Bionanoscience (BN) seminar by prof. Joshua Shaevitz (Princeton University, USA) on "The mechanism and function of branching microtubule nucleation". Lunch is provided.

This lecture is part of the Hot Topics in Bionanoscience series. For registration and more information, see here.

Abstract: Microtubules are generated at centrosomes, chromosomes, and within spindles during cell division. Whereas microtubule nucleation at the centrosome is well characterized, much remains unknown about where, when, and how microtubules are nucleated at chromosomes. We have recently found that branching microtubule nucleation through the regulation of $\gamma$-TuRC can drive the assembly of acentrosomal spindles. A hydrodynamic instability produces droplets of the wetted protein TPX2 on microtubules which serve as nucleation sites for $\gamma$-TuRC binding and microtubule polymerization. To investigate this process near chromosomes, we reconstituted microtubule nucleation from purified chromosomes in meiotic Xenopus egg extract and found that chromosomes alone can form spindles. We visualized microtubule nucleation at chromosomes to find that this occurs through branching microtubule nucleation.
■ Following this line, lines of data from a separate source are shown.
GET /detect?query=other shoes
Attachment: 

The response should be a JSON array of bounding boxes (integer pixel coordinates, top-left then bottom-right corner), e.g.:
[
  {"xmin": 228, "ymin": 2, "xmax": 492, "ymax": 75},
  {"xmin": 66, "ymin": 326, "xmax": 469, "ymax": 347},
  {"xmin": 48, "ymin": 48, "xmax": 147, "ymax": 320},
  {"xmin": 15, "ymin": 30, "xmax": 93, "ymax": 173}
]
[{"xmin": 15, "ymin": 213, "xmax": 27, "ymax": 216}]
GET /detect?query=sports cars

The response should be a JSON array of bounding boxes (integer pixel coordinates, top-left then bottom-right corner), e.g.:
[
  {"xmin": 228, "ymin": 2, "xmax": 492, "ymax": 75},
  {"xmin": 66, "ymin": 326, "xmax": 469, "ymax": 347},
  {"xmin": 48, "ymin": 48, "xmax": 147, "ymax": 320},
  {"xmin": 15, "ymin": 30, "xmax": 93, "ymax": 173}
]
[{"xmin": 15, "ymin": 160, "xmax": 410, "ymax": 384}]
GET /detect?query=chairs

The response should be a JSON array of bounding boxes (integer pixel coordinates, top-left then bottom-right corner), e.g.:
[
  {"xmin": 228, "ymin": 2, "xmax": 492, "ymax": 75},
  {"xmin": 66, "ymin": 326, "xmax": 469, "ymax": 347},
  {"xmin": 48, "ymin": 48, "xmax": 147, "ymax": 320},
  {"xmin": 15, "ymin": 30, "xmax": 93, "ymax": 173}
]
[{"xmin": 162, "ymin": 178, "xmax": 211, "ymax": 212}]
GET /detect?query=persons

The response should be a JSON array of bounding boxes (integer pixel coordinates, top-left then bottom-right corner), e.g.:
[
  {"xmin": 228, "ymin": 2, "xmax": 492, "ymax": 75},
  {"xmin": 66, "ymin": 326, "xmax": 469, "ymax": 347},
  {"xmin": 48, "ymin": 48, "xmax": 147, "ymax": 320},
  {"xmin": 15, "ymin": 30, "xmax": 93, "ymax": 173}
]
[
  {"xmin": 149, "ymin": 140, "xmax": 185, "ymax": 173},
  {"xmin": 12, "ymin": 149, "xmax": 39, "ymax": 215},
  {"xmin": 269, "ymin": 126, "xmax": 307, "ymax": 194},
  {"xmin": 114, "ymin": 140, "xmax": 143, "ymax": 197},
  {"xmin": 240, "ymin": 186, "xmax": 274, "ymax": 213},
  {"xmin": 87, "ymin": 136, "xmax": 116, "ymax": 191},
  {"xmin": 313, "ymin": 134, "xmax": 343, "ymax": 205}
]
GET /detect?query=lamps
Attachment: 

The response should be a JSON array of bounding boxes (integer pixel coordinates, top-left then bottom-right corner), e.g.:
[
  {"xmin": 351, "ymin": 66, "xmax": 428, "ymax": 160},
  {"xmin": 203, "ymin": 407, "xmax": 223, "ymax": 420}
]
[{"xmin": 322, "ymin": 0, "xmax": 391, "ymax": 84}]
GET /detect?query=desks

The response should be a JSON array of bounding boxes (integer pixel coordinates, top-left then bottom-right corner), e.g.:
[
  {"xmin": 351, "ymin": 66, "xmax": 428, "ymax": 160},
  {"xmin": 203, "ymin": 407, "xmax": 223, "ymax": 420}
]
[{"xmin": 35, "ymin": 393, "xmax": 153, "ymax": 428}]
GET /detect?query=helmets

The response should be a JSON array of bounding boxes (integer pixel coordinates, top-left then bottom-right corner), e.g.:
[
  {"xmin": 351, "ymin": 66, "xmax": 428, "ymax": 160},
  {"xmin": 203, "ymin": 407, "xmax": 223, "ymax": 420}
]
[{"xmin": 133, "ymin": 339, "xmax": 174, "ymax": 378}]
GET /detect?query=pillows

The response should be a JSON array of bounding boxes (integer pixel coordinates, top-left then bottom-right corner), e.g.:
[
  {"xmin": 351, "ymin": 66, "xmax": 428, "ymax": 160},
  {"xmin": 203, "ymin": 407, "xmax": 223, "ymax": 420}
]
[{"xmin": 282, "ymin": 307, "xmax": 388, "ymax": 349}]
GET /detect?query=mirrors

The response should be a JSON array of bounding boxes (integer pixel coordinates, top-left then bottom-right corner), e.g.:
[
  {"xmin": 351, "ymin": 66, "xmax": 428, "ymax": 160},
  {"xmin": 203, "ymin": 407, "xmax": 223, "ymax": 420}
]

The initial branches nucleate near and towards kinetochores, helping explain how kinetochores might be efficiently captured. By depleting molecular motors, we find that the organization of the resultant polar branched networks is consistent with a theoretical model where the effectors for branching nucleation, such as TPX2, are released by chromosomes, forming a concentration gradient around them that spatially biases branching nucleation. In the presence of motors, these branched networks are organized into multipolar spindles.